[Goal]: Copy the records word for word, beginning at the line containing "Is the green leaf at the" and continuing through the final line of the records.

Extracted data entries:
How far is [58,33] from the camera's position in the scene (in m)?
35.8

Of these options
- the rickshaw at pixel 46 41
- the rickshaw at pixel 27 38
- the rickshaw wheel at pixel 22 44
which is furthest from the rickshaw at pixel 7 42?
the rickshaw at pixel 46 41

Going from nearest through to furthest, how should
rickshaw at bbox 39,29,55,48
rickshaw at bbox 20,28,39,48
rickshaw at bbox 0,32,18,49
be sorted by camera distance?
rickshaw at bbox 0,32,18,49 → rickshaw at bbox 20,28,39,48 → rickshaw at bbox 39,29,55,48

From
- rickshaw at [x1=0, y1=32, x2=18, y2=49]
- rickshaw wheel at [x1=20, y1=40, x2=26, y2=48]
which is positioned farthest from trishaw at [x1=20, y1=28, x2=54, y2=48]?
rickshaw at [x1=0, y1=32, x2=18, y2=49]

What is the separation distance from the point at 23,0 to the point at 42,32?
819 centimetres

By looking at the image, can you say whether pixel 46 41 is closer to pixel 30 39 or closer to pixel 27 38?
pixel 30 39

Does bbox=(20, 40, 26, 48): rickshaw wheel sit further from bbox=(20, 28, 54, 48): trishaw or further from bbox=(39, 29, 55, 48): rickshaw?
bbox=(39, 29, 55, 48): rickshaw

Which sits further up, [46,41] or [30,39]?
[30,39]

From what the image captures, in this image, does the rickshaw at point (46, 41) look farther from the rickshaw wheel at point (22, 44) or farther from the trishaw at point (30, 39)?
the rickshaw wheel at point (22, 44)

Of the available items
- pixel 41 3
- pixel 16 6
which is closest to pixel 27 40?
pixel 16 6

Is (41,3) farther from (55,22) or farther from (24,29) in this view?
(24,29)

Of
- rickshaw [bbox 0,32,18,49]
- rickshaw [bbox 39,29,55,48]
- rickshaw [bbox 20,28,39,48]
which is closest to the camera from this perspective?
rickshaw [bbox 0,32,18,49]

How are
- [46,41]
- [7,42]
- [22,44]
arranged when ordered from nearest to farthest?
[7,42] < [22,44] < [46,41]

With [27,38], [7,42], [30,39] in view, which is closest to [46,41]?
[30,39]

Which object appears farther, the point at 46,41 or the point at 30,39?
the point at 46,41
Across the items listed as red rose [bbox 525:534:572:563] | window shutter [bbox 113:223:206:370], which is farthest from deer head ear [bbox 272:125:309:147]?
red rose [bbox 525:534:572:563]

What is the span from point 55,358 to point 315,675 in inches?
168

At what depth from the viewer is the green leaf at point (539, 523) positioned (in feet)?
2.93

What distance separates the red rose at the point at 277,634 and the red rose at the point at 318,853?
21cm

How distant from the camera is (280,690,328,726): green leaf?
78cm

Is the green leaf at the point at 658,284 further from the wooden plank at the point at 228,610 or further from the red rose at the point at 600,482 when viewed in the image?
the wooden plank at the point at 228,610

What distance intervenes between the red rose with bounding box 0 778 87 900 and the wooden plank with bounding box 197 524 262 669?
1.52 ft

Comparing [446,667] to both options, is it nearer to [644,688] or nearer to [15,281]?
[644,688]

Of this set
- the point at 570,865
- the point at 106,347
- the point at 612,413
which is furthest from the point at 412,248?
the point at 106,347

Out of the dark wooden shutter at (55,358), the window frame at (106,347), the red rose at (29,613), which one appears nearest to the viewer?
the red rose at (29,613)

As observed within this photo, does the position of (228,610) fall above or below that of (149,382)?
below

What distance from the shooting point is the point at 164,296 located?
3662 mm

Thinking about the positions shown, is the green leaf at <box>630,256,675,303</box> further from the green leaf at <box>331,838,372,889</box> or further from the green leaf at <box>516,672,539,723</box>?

[Output below]:
Is the green leaf at the point at 658,284 further from the wooden plank at the point at 228,610 or further from the red rose at the point at 600,482 when viewed in the image?
the wooden plank at the point at 228,610

What distance intervenes between the red rose with bounding box 0 778 87 900 and the wooden plank with bounding box 197 524 262 669?
1.52 ft

Comparing [446,667] to both options, is it nearer to [644,688] or nearer to [15,281]?
[644,688]

Of this set
- the point at 570,865
- the point at 106,347
- the point at 612,413
which is furthest from the point at 412,248?
the point at 106,347

Out of the dark wooden shutter at (55,358), the window frame at (106,347), the red rose at (29,613), which one appears nearest to the viewer?
the red rose at (29,613)

As observed within this photo, does the position of (228,610) fall above or below that of (149,382)?
below

What distance from the shooting point is the point at 164,296 located?
3662 mm

Thinking about the positions shown, is the green leaf at <box>630,256,675,303</box> further from the green leaf at <box>331,838,372,889</box> or further from the green leaf at <box>516,672,539,723</box>?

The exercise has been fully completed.